Pictured From left, flyers from circa 1975, 1976, 1978, 1980, and 1990. See more copies online at www.windycitymediagroup.com . Faye Robinson, Kathy Munzer and Jackie Anderson pictured in August. Photo by Tracy Baim A 1999 schedule, and a photo of the WICCA/MMCH front door, circa 1970s when the two groups operated together.
When I graduated from college in 1984, I was fortunate to hear about a part-time editorial job at GayLife newspaper. Some of my first assignments were to cover women's institutions, including the Jane Addams Bookstore, Women & Children First Bookstore, Women in Crisis Can Act ( WICCA ) , the newly started Hot Wire: Journal of Women's Music & Culture, Artemis Singers, and Mountain Moving Coffeehouse.
As a 21-year-old lesbian who had already attended the Michigan Womyn's Music Festival while in college, these stories helped me immediately connect to my community while also trying to make my way in a larger, often sexist, gay community. The women I met covering these stories welcomed me into their communities and many became my mentors, colleagues and friends. Among the amazing women I was able to meet were collective supporters and members, fans, and Chicago lesbian legends—many of them now in the Gay & Lesbian Hall of Fame, including Marie Kuda, Toni Armstrong Jr., Jorjet Harper, Jackie Anderson, Sarah Hoagland, and Kathy Munzer. Mountain Moving itself is also in the city's Gay and Lesbian Hall of Fame.
Some of those strong women's traditions and activists from 1984 are still around today, but many are gone. Mountain Moving has endured as the oldest known continuously operating women's coffeehouse in the world. It started in the early 1970s, and suffered the normal growing pains and personality conflicts all groups go through. Its own internal struggles paralleled what was going on for many women's groups—issues of politics, gender, separatism and more.

**Job A**
Please swap "pedestrian" for "passerby" in the records between the lines holding "Taking a look at this scene, from the group" and "152 centimetres", inclusive, and give those lines back unchanged otherwise, without the pictures.

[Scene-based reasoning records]
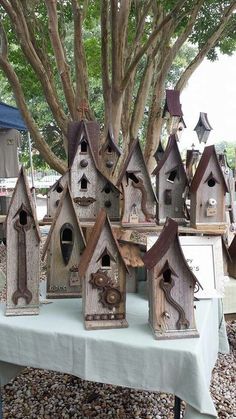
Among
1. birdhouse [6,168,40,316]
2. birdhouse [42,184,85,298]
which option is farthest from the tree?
birdhouse [6,168,40,316]

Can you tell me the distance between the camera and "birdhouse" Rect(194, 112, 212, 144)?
389 cm

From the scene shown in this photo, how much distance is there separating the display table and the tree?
293cm

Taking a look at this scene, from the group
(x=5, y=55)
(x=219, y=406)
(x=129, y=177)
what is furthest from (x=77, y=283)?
(x=5, y=55)

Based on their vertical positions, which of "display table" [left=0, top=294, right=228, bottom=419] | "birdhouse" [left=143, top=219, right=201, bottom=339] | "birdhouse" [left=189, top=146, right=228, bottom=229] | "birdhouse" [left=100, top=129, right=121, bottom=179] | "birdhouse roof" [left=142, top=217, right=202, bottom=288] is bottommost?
"display table" [left=0, top=294, right=228, bottom=419]

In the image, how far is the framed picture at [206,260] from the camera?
2.36 m

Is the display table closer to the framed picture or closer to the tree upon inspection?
the framed picture

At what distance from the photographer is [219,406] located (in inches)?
110

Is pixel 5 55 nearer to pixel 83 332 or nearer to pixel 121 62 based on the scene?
pixel 121 62

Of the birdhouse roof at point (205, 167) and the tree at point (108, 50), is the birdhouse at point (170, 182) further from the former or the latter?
the tree at point (108, 50)

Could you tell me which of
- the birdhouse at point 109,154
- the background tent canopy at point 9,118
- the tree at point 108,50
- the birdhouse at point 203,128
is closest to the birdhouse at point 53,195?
the birdhouse at point 109,154

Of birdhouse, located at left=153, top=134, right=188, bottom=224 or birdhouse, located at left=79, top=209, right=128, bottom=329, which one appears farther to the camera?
birdhouse, located at left=153, top=134, right=188, bottom=224

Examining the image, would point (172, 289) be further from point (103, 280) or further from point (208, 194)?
point (208, 194)

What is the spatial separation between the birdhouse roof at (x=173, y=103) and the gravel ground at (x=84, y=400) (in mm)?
1911

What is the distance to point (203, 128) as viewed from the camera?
391 cm
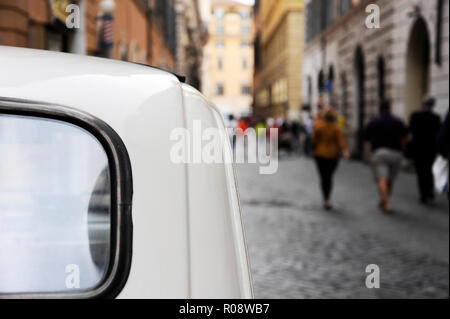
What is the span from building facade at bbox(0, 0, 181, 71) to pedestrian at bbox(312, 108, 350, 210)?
394 centimetres

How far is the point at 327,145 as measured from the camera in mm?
11352

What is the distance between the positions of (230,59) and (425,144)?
98.4 metres

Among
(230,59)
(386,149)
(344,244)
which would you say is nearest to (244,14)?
(230,59)

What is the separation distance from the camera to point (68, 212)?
152 centimetres

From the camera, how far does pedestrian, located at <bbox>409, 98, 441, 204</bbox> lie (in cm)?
1215

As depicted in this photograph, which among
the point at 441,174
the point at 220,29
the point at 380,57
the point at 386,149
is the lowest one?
the point at 441,174

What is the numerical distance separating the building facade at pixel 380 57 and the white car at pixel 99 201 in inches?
480

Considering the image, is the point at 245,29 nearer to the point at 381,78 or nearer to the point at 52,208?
the point at 381,78

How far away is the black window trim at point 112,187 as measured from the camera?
147 cm

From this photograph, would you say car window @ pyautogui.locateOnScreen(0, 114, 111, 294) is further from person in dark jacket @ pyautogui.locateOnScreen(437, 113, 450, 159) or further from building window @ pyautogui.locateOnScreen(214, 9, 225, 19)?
building window @ pyautogui.locateOnScreen(214, 9, 225, 19)

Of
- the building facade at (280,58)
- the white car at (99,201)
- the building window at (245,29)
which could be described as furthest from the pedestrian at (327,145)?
the building window at (245,29)
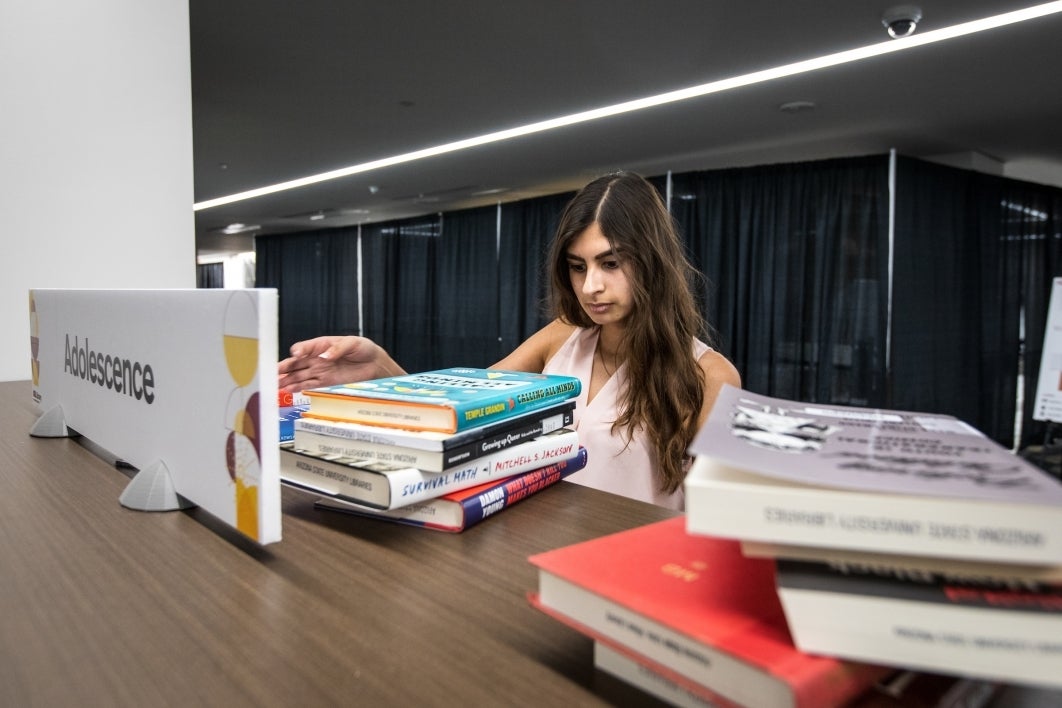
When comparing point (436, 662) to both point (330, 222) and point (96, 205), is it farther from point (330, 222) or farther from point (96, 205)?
point (330, 222)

**Job B**
Condense the paragraph of the text about Mountain Moving Coffeehouse that begins "Some of those strong women's traditions" into a short bulleted list of its main facts.

**Correct response A**
Taking a look at this scene, from the group
(x=5, y=55)
(x=219, y=406)
(x=129, y=177)
what is furthest from (x=77, y=283)?
(x=5, y=55)

Based on their vertical positions, which of "display table" [left=0, top=294, right=228, bottom=419] | "birdhouse" [left=143, top=219, right=201, bottom=339] | "birdhouse" [left=189, top=146, right=228, bottom=229] | "birdhouse" [left=100, top=129, right=121, bottom=179] | "birdhouse roof" [left=142, top=217, right=202, bottom=288] is bottommost?
"display table" [left=0, top=294, right=228, bottom=419]

In the image, how far is the framed picture at [206,260] from the camera?
2.36 m

Is the display table closer to the framed picture or closer to the tree upon inspection?
the framed picture

At what distance from the photographer is [219,406] located (in inches)?
110

Is pixel 5 55 nearer to pixel 83 332 or nearer to pixel 121 62 based on the scene?
pixel 121 62

Of the birdhouse roof at point (205, 167) and the tree at point (108, 50), is the birdhouse at point (170, 182) further from the former or the latter?
the tree at point (108, 50)

Could you tell me which of
- the birdhouse at point 109,154
- the background tent canopy at point 9,118
- the tree at point 108,50
- the birdhouse at point 203,128
is closest to the birdhouse at point 53,195?
the birdhouse at point 109,154

Of birdhouse, located at left=153, top=134, right=188, bottom=224 or birdhouse, located at left=79, top=209, right=128, bottom=329, which one appears farther to the camera?
birdhouse, located at left=153, top=134, right=188, bottom=224

Examining the image, would point (172, 289) be further from point (103, 280) or further from point (208, 194)?
point (208, 194)

What is the spatial separation between the birdhouse roof at (x=173, y=103) and the gravel ground at (x=84, y=400) (in mm)?
1911

What is the distance to point (203, 128) as viewed from the camera?
391 cm
What is the span from building facade at bbox(0, 0, 181, 71) to passerby at bbox(312, 108, 350, 210)?
394 centimetres

How far is the point at 327,145 as measured from the camera in mm?
11352

What is the distance between the positions of (230,59) and (425,144)?
98.4 metres

Among
(230,59)
(386,149)
(344,244)
which would you say is nearest to (244,14)?
(230,59)

What is the separation distance from the camera to point (68, 212)?
152 centimetres

**Correct response B**
- Some women's traditions and activists from 1984 remain today, but many are gone.
- Mountain Moving has lasted as the oldest known continuously operating women's coffeehouse in the world.
- It began in the early 1970s and went through the normal growing pains and personality conflicts of any group.
- Its internal struggles paralleled those of many women's groups: politics, gender, separatism and more.